You also authorize us to charge your Card at or after termination of
Service to pay what you then owe (including, but not limited to, payment
of any early termination fee). If you revoke authorization to charge
your Card, or if for any reason your Card issuer does not pay us, we
must receive payment from you on or before the due date, or you will be
in default. Except as prohibited by law, charges, less disputed amounts,
must be paid by the due date. You agree that (a) time is of the essence;
(b) it would be impractical to fix the exact amount of our damages if
you fail to pay promptly; and (c) in the event we do not receive payment
by the due date, your payment is past due and you shall pay us default
interest of the lower of 1.5% per month (or any portion thereof) of any
past due amount until paid, or the highest amount permitted by law.
If you believe you have been incorrectly charged, you must
notify us of such disputed charges within sixty (60) days from the date
the disputed charges are first billed or you waive your right to dispute
those charges. Please contact OBXwan Customer Care at
1-866-759-3638 so that we can review your account. If you accept a credit to resolve an
issue, you agree that the issue has been resolved. We may require you to
describe the dispute in writing.

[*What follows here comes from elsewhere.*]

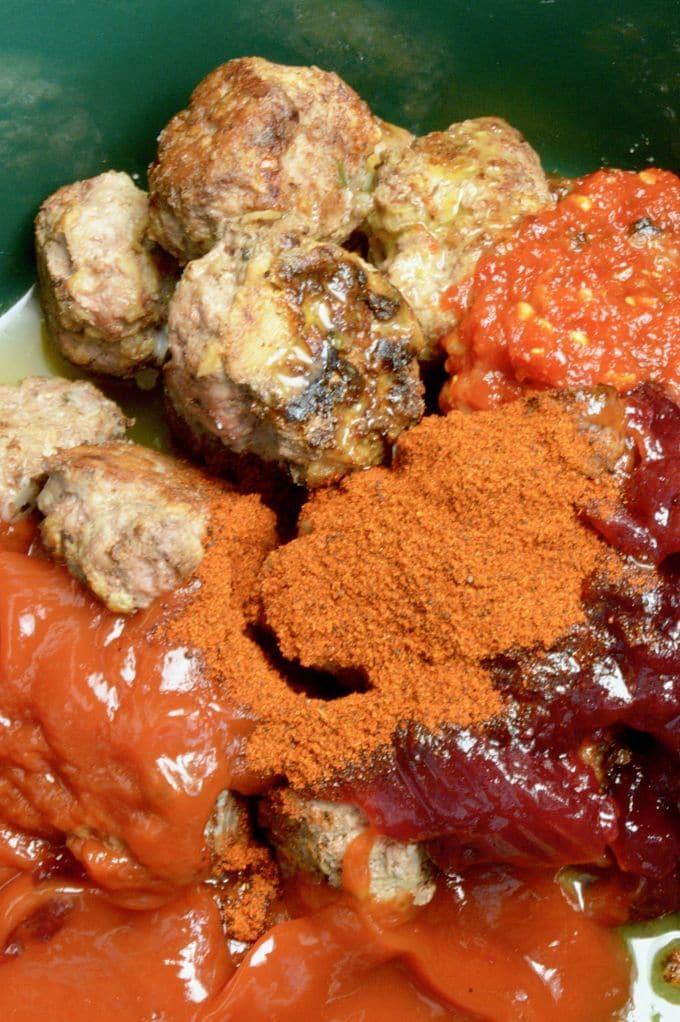 Cranberry Meatball ingredient shot. In a bowl, meatballs, chili powder, chili garlic sauce, orange juice, cranberry sauce .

Any written communications concerning
disputed amounts owed must be sent to: OBXwan Customer Care, 390 Seaford Ave, Massapequa, NY. If
it is determined that you owe any amount in dispute, that amount will be
added to any current charges and must be paid by the due date. If we
accept late or partial payments or payments marked "Paid in
Full" or similar notations, it will not waive any of our rights
hereunder to collect all amounts that you owe us nor will it constitute
an accord and satisfaction. We may charge you a fee of $20 or such
amount as may be permitted by law for any Card amount rejected or check
returned for insufficient funds.
- Digital Millennium
Copyright Act ("DMCA") Notice. In operating the Service, we
may act as a "services provider" (as defined in the DMCA) and
offer services as an online provider of materials and links to third
party web sites. As a result, third party materials that are not owned
or controlled by us may be transmitted, stored, accessed or otherwise
made available using the Service. If you believe any material available
via the Service infringes a copyright, you should notify us using the
notice procedure for claimed infringement under the DMCA. We will
respond expeditiously to remove or disable access to material we
determine may be infringing and will follow the procedures specified in
the DMCA to resolve the claim between the notifying party and the
alleged infringer who provided the applicable content.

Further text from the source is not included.